We pay Quebec’s welfare

For anyone who has paid attention to the student protests/riots in Quebec and knows anything about the vast sums of money transferred between governments in this country, there has been no shortage of ridiculous demands from the Quebec students who are “on strike.”

For anyone who has paid attention to the student protests/riots in Quebec and knows anything about the vast sums of money transferred between governments in this country, there has been no shortage of ridiculous demands from the Quebec students who are “on strike.”

Demands include free tuition and an end to functioning free markets. But their silliness — not shared by most students nor by all Quebecers — has been compounded by myth-making from Quebec politicians about who foots the bill for so much of Quebec’s existing poor economic policy.

Exhibit A is Quebec Minister Raymond Bachand. He recently claimed that Quebec’s lavish social welfare model — think $7 a day day-care (even for millionaires who can afford the full freight), the cheapest tuition rates in the country, under-priced electricity from Quebec Hydro, and a plethora of other goodies for Quebec voters — is explained by Quebec’s high taxes.

He rejects the notion that the $7.4 billion Quebec receives in equalization payments supports Quebec’s over-the-top, expensive and badly designed social welfare model.

Bachand is wrong. Taxes only explain part of Quebec’s ability to finance a lavish social welfare state.
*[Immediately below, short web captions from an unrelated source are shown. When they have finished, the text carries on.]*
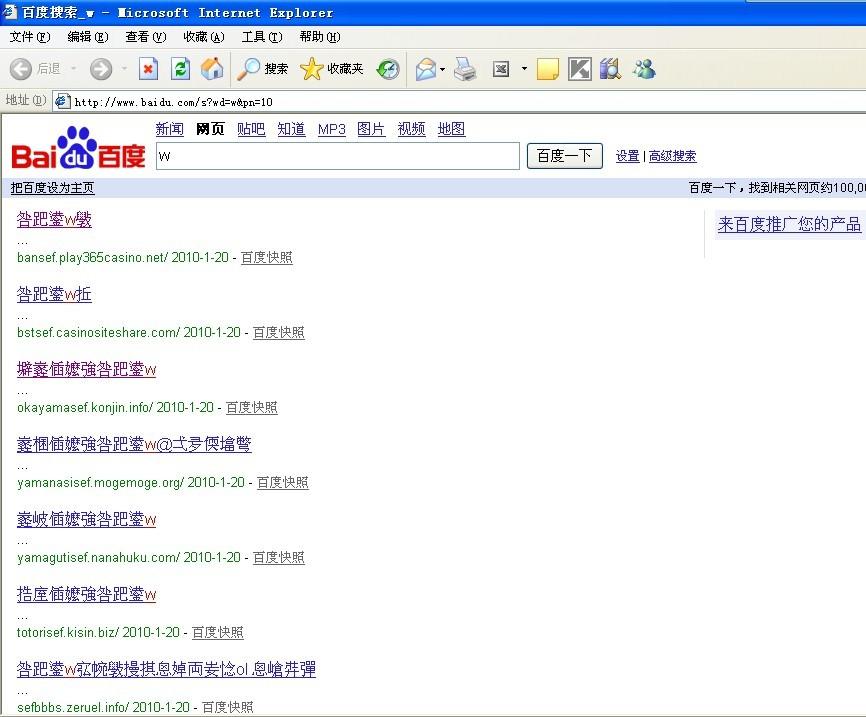 日本网站_日本雅虎网站_日本种子搜索网站_快步图片 ...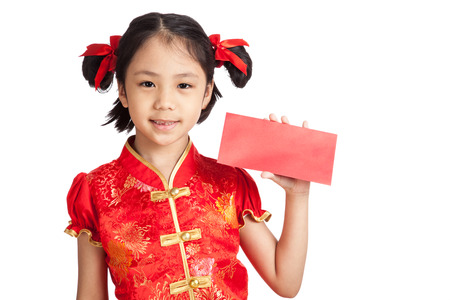 China Red Envelope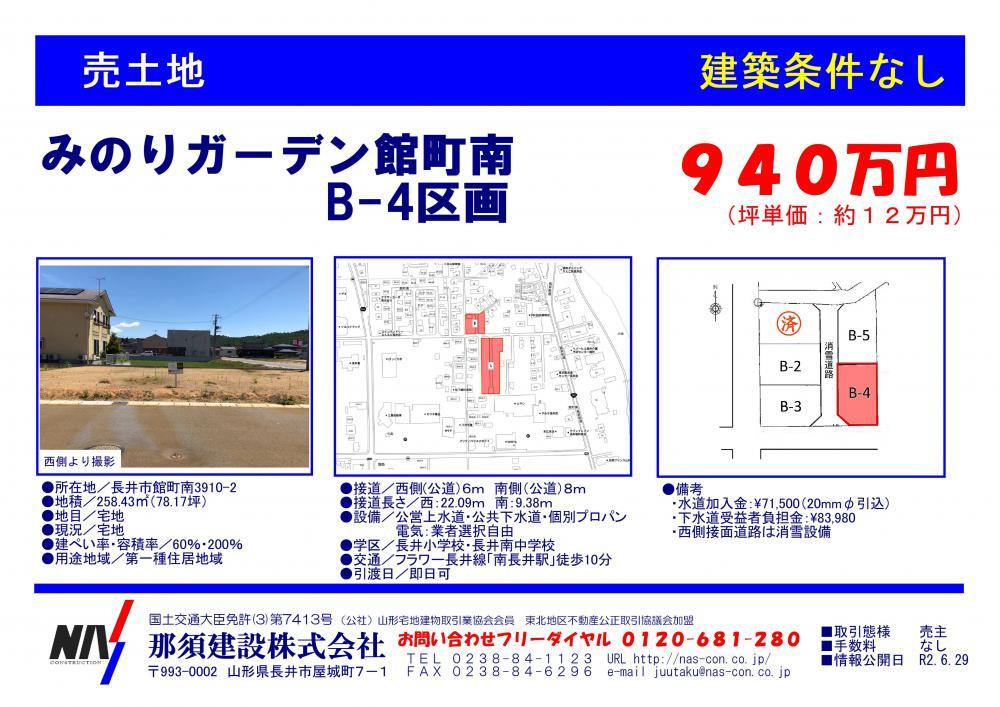 みのりガーデン館町南 B-4区画【建築条件なし】:画像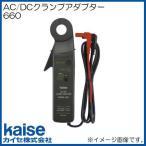 660 AC/DCクランプアダプター カイセ kaise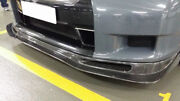 Carbon Fiber Auts-style Front Spoiler With Undertray For Nissan R35 Gtr 09-11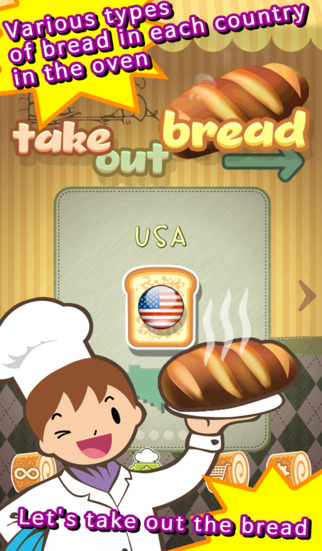 パンをテイクアウトのスクリーンショット_1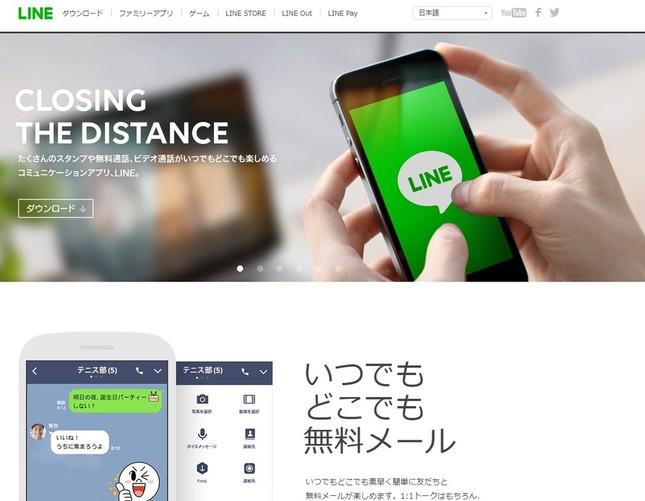 時価総額1兆円、LINEが東証1部に上場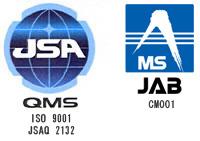 iso9001 jsaq2132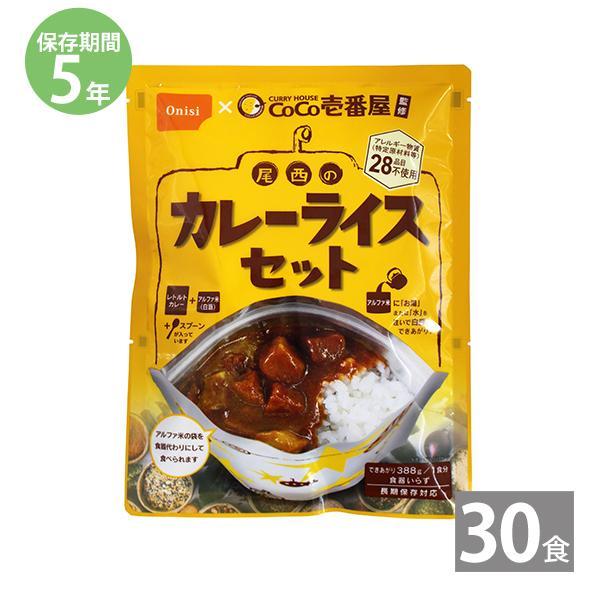 長期保存 非常食|Coco壱番屋監修 尾西のカレーライスセット 30食(アルファ米+カレーセット)|ココイチ 保存食 備蓄 非常食セット|anshinhonpo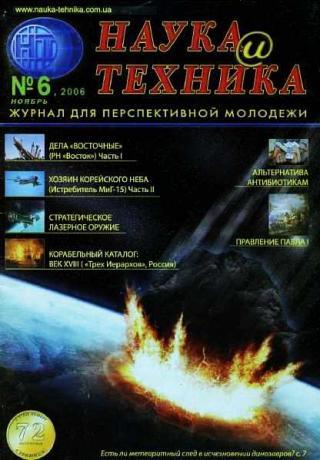 «Наука и Техника» [журнал для перспективной молодежи], 2006 № 06 (6)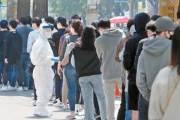 쿠팡 부천센터 노트북·키보드·마우스서도 바이러스 검출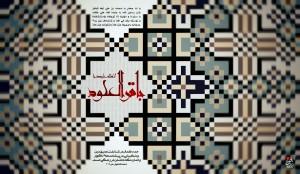 Shahadate E.Bagher(a) 94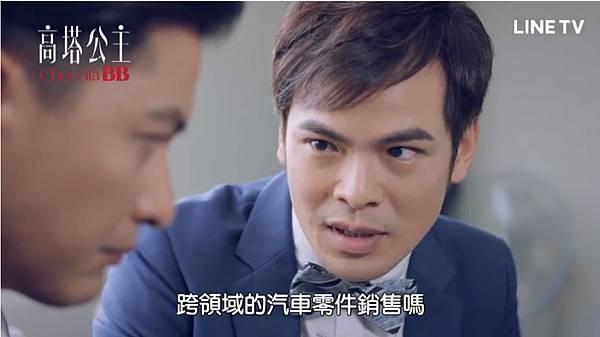 高塔公主第12話為愛冒險012.jpg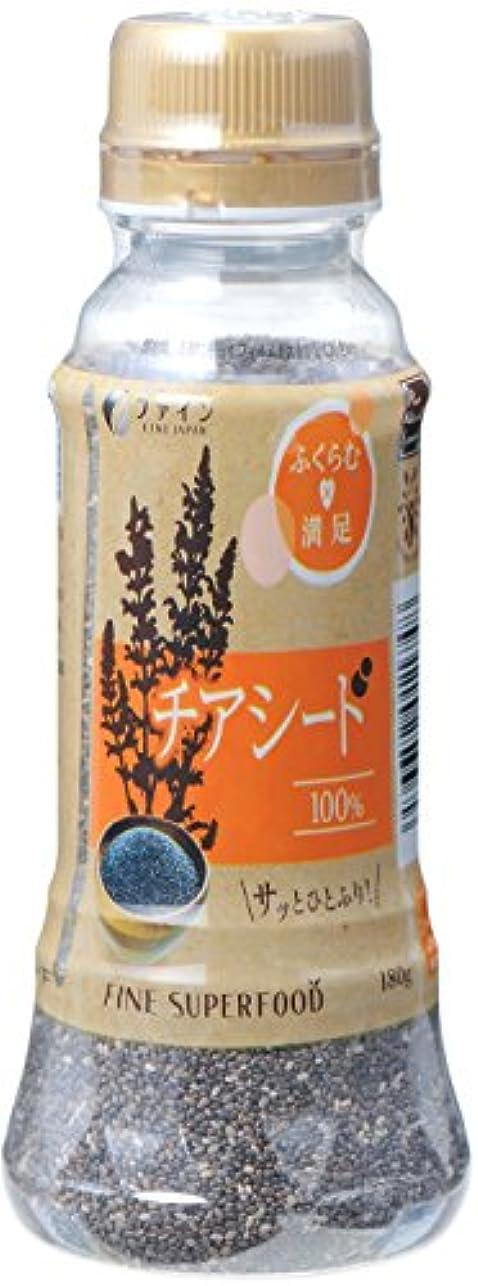 キラウエア山昆虫トリッキーファインスーパーフード チアシードボトル 180g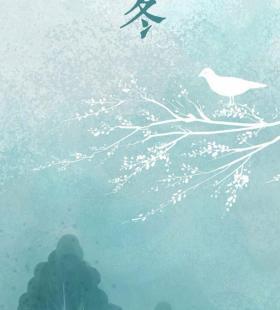 24节气立冬精选冬季风景唯美插画手机壁纸图片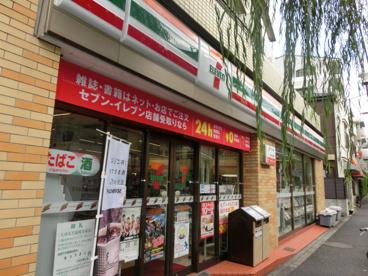 セブンイレブン中野上高田店の画像1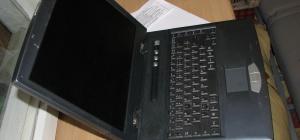 Как передать данные с ноутбука на ноутбук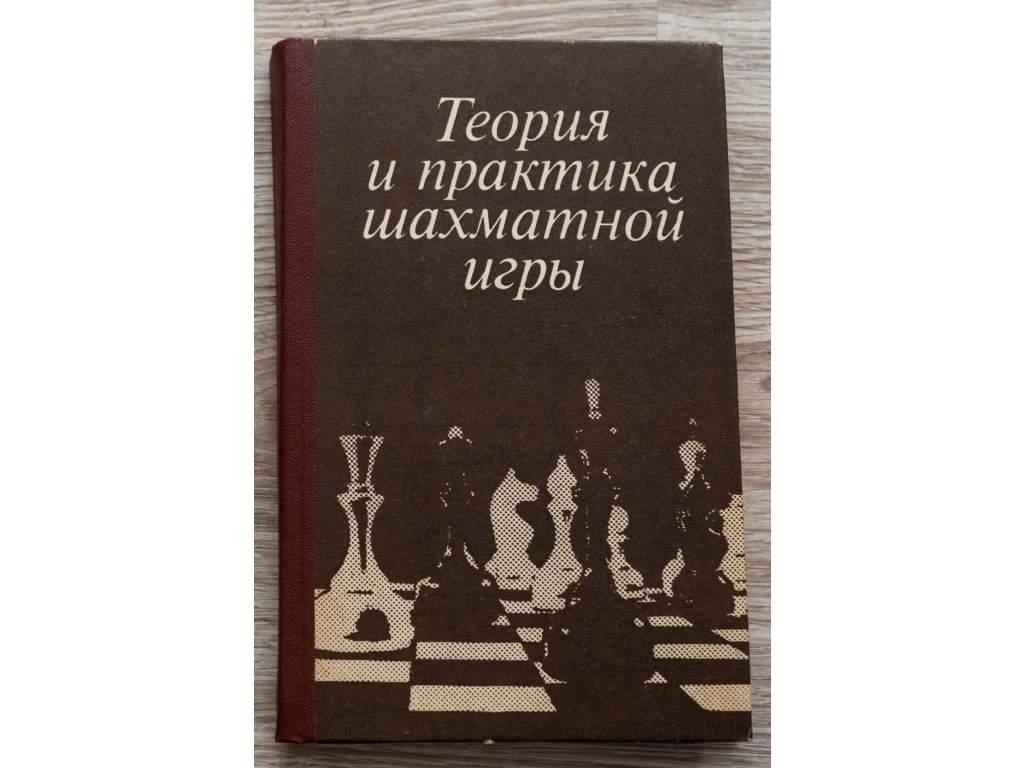 4684 teoria a prax sachovej hry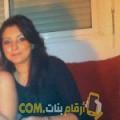 أنا زكية من البحرين 26 سنة عازب(ة) و أبحث عن رجال ل الحب
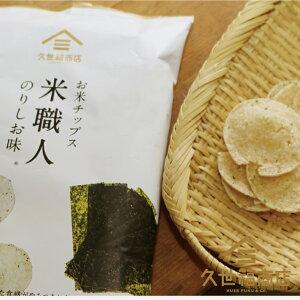 【久世福商店】お米チップス 米職人【のり塩味】100g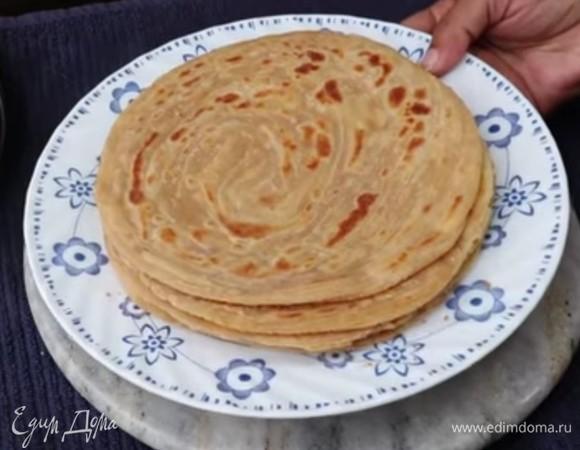 Wheat Porotta (индийская лепешка из Кералы)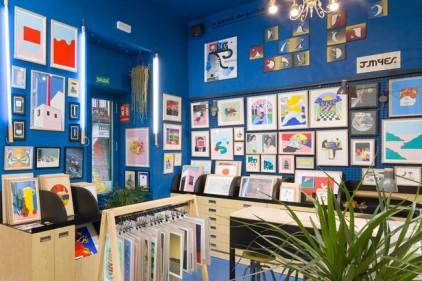 Испанские онлайн-галереи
Equalization is one part of $61-billion in annual transfers of federal tax dollars to the provinces. At $7.4 billion, Quebec receives the lion’s share of the $14.8 billion in annual equalization payments. Other provinces that receive equalization (Manitoba, Ontario, New Brunswick, Nova Scotia and Prince Edward Island) take the rest.

Some have defended the Quebec finance minister by noting that equalization payments originate in the federal treasury. Given that taxpayers in every province pay federal taxes, so the reasoning goes, even Quebecois taxpayers pay for the $7.4 billion equalization transfer.

That’s mathematically ridiculous and in error. It is akin to arguing that when 10 players put money on the poker table, and six take home winnings (and four do not), that because everyone initially contributed to the poker/equalization pot, no one player/province actually benefits more than another.

The question is about who benefits when the chips are cashed in. In the case of equalization, it is Quebec and five other provinces.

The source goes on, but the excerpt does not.